Isn’t true that we always want to be “right” about everything? I talked at length on the last post about the power fear has over us. Well, the second part of the fear and what it furthers in our lives is our obsession with being right. This mostly comes into our lives through our relationships, personally and professionally. You see we cannot turn off our minds. We have these things in her mind called automatic thoughts, which I will go into greater detail in another post but they're always there. Right when you wake up in the morning it starts, unfortunately that little voice is not typically telling you things like, “it's going to be a great day” or “you can accomplish anything you want today”.That voice in our head is typically telling us things that revolve around judging and assessing not only ourselves but also everyone else in our lives, pointing out everything that is wrong and what is not going to go right with our day. We are constantly trying to give meaning to what people have told us and then we focus our response around wanting to be right. Our meaning is usually not only wrong, but also self-serving to convince us we are right. Whether it be the winning of an argument or proving someone is incompetent, whatever it is it's all about wanting to be right. It would be great if it stopped there, but we continue into not only wanting to be right, but wanting to show the other person that they are wrong. We are so obsessed with wanting to be right; it's like a heroin addict looking for his next fix. We can't live without it; it's what drives us during our day and through our lives. Some people get so excited about being right; that it puts a smile on their face just thinking about it. We enjoy it, we seek it, and it simply makes us feel better about ourselves, it gives us a false sense of power in relationships.
The problem with this obsession is that there is a cost. Just like there is a cost for the drug addict, which is usually their job, personal relationships and a healthy body.

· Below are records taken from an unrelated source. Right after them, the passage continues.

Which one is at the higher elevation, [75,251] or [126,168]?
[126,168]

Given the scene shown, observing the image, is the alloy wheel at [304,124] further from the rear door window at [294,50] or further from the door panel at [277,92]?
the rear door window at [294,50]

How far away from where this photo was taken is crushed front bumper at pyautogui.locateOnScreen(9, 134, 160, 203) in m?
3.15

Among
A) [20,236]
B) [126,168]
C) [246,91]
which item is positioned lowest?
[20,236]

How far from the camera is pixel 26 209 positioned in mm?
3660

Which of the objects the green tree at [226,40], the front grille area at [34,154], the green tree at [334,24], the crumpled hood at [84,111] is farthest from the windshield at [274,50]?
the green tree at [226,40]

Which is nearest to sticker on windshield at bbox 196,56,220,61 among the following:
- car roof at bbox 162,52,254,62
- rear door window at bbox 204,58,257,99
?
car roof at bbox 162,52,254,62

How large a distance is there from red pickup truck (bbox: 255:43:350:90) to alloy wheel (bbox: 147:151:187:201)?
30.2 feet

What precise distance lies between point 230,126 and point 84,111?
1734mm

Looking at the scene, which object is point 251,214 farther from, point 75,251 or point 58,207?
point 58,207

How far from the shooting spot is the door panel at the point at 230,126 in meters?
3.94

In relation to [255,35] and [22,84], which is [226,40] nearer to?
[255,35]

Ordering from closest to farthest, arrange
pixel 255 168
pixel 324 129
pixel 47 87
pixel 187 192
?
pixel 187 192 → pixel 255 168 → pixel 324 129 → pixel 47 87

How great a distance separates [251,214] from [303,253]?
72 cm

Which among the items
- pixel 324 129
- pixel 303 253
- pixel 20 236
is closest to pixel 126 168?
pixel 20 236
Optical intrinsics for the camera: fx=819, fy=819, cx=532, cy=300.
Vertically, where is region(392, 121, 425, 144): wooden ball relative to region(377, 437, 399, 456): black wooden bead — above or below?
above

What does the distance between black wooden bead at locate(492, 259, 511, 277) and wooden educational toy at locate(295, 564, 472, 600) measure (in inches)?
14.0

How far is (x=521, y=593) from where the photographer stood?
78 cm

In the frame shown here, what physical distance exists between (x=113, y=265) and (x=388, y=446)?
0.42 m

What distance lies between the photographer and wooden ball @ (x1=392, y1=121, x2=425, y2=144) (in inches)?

Surprising enough the cost of being right could also cost you your job, your personal relationships and your health. You might be able to prove your point, but like I said there's a cost and that cost can mean the end of very important relationships, like your marriage and very lucrative careers. Nobody wants to be in the marriage where the other person constantly points out that they are right and you're wrong, nobody wants an employee who was insistent on being right all the time. We are very unconscious of this process and the way we say things that it happens automatically for most of us, we don’t even know we are doing it. What I'm really talking about is actually at a much deeper level in our minds and it is the opinions we form of people based on the things they say or do, and the decisions that we make on how we respond to people in different situations. It's the deep thoughts that we have throughout the day that constantly shape this concept, and it all revolves around us wanting to be right at all cost.
So what do we do about it? As always the first step is simply being aware of it. Stop yourself when you're judging and assessing about something that happened or something somebody said and realize this is “me” trying to be right, and that’s not right. Once you have that awareness you will shape your response and your opinions in much different ways. Stop attaching meaning to things that are said to you or actions of others, most of the time the meaning you attach is wrong. The bottom line is that in most situations it doesn't matter who's right. All that matters is that you are having authentic conversations and working collaboratively to find solutions and free up space for new possibilities to develop. When we take the time in our personal and professional relationships to set up an environment of mutual respect and communication, trust will develop and authentic sharing can take shape. Be willing to say every once in a while, “I was wrong, how can we fix it”, especially if you were wrong.